[Extracted records]
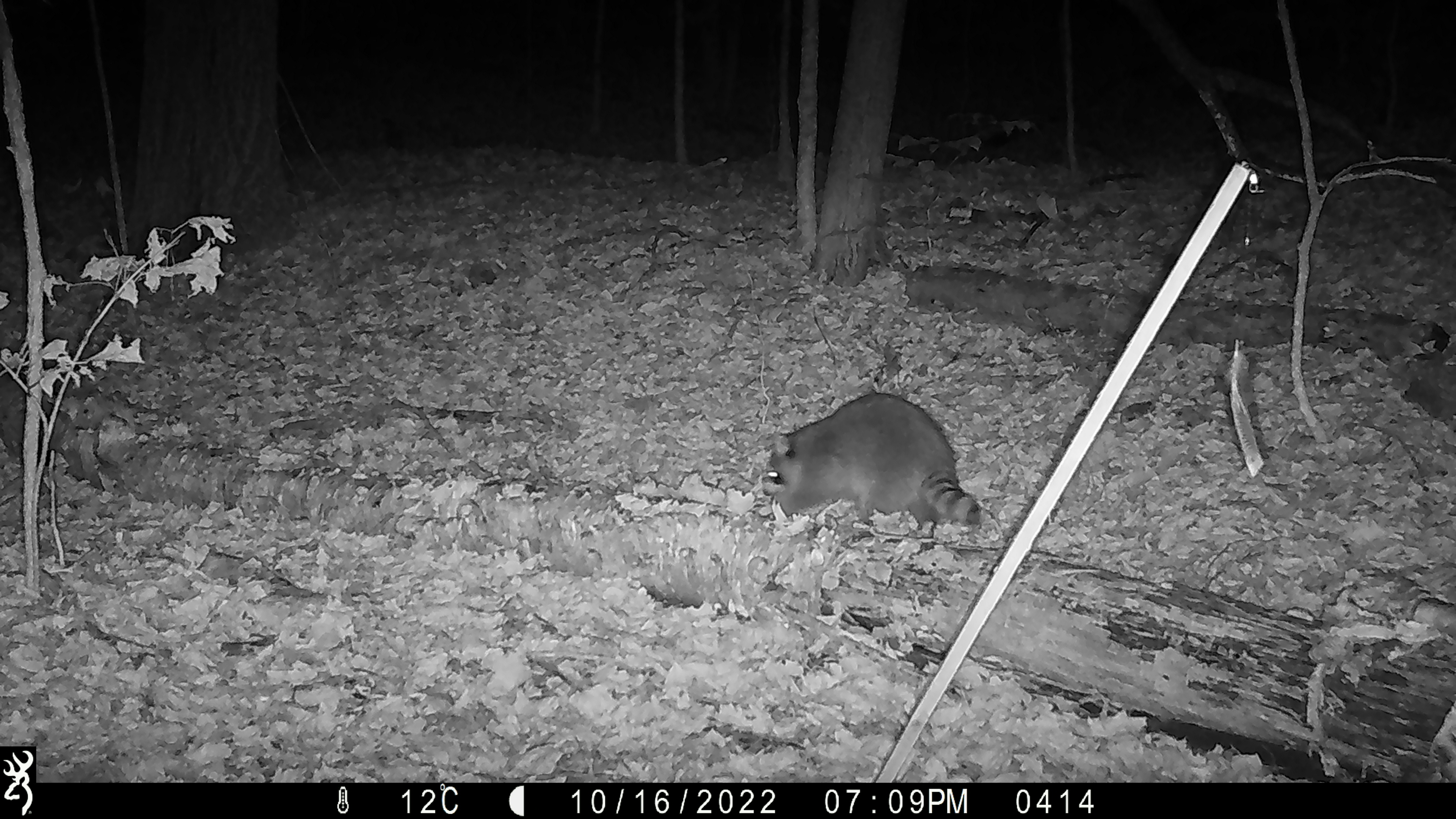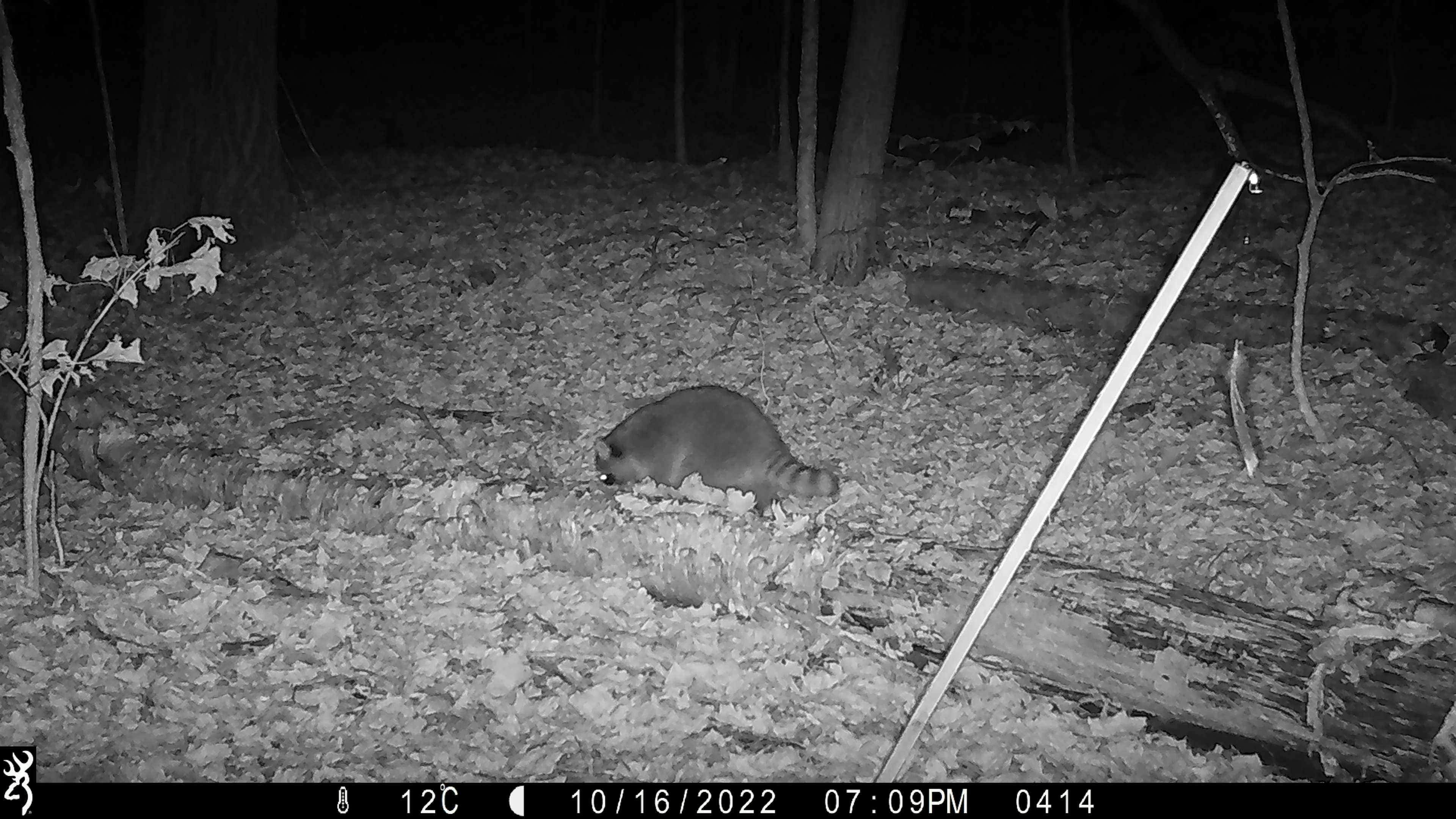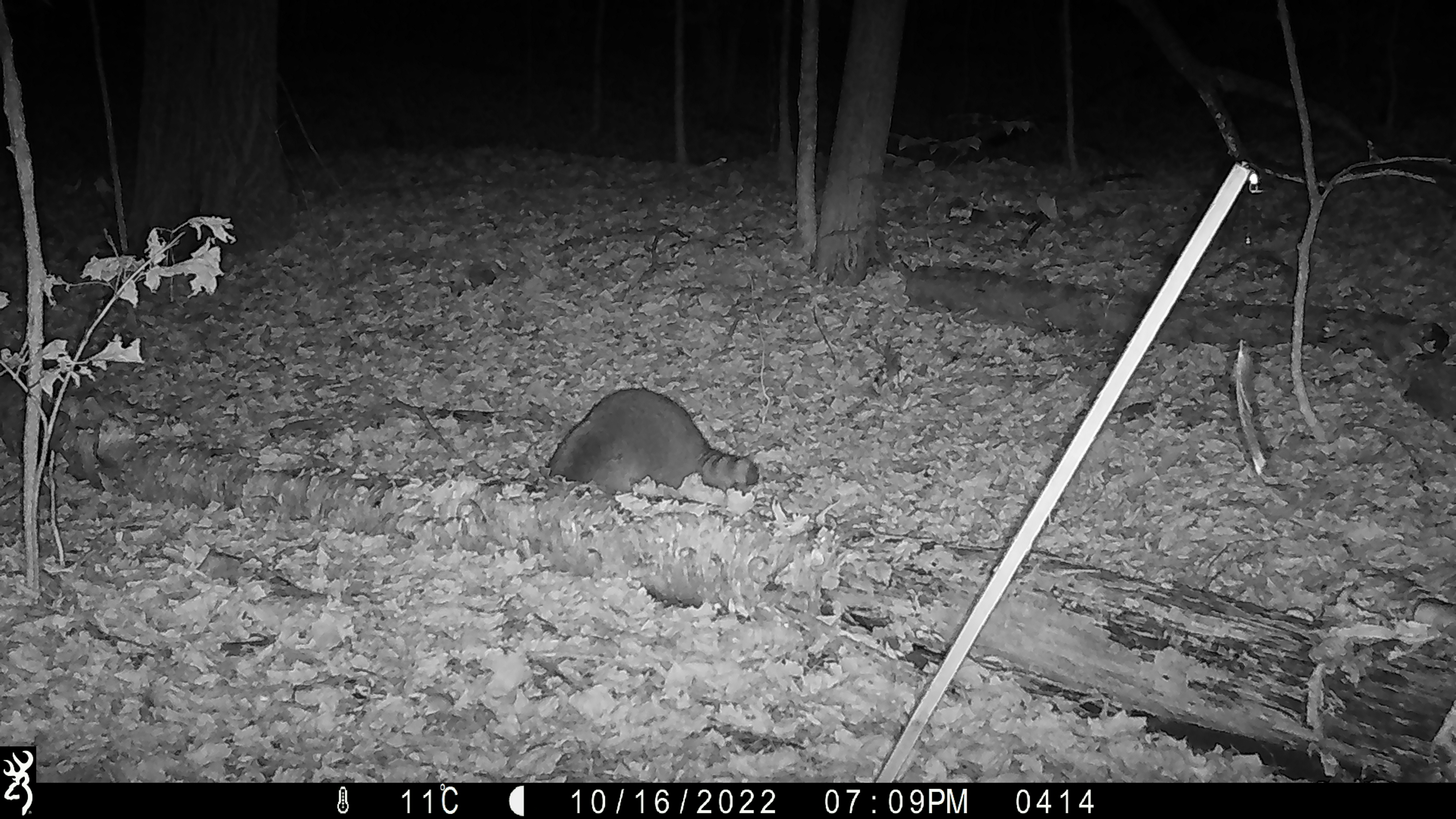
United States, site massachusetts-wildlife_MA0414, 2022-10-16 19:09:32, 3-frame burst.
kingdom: Animalia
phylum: Chordata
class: Mammalia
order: Carnivora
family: Procyonidae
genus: Procyon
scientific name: Procyon lotor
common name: raccoon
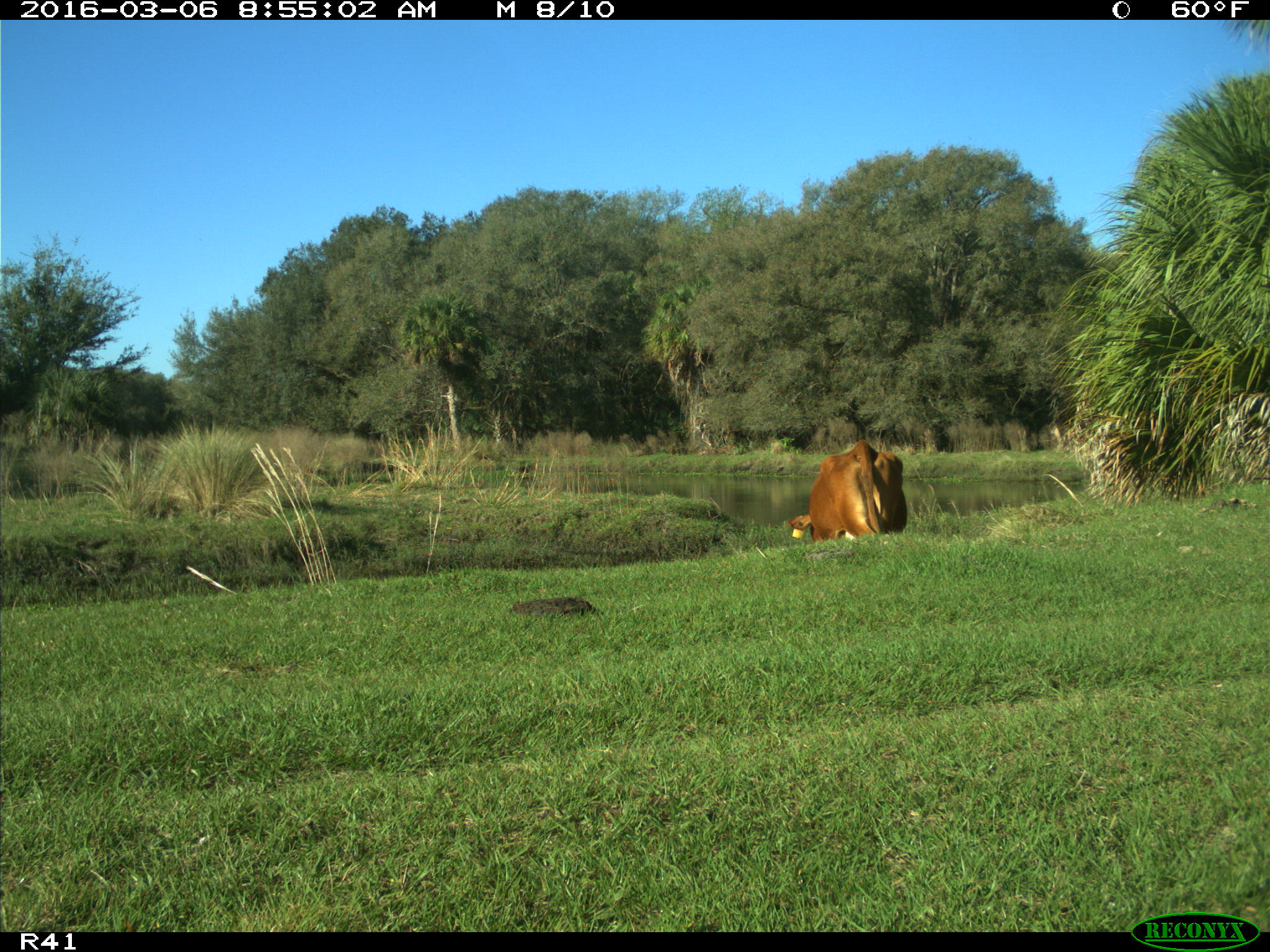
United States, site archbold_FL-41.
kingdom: Animalia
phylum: Chordata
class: Mammalia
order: Artiodactyla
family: Bovidae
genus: Bos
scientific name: Bos taurus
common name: domestic cow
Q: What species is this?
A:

- [GOAL OF THE EXERCISE] Keep every word of the data as it is when you write it out, but drop the pictures.

- [WRITTEN ANSWER]
United States, site massachusetts-wildlife_MA0414, 2022-10-16 19:09:32, 3-frame burst.
kingdom: Animalia
phylum: Chordata
class: Mammalia
order: Carnivora
family: Procyonidae
genus: Procyon
scientific name: Procyon lotor
common name: raccoon
United States, site archbold_FL-41.
kingdom: Animalia
phylum: Chordata
class: Mammalia
order: Artiodactyla
family: Bovidae
genus: Bos
scientific name: Bos taurus
common name: domestic cow
Q: What species is this?
A:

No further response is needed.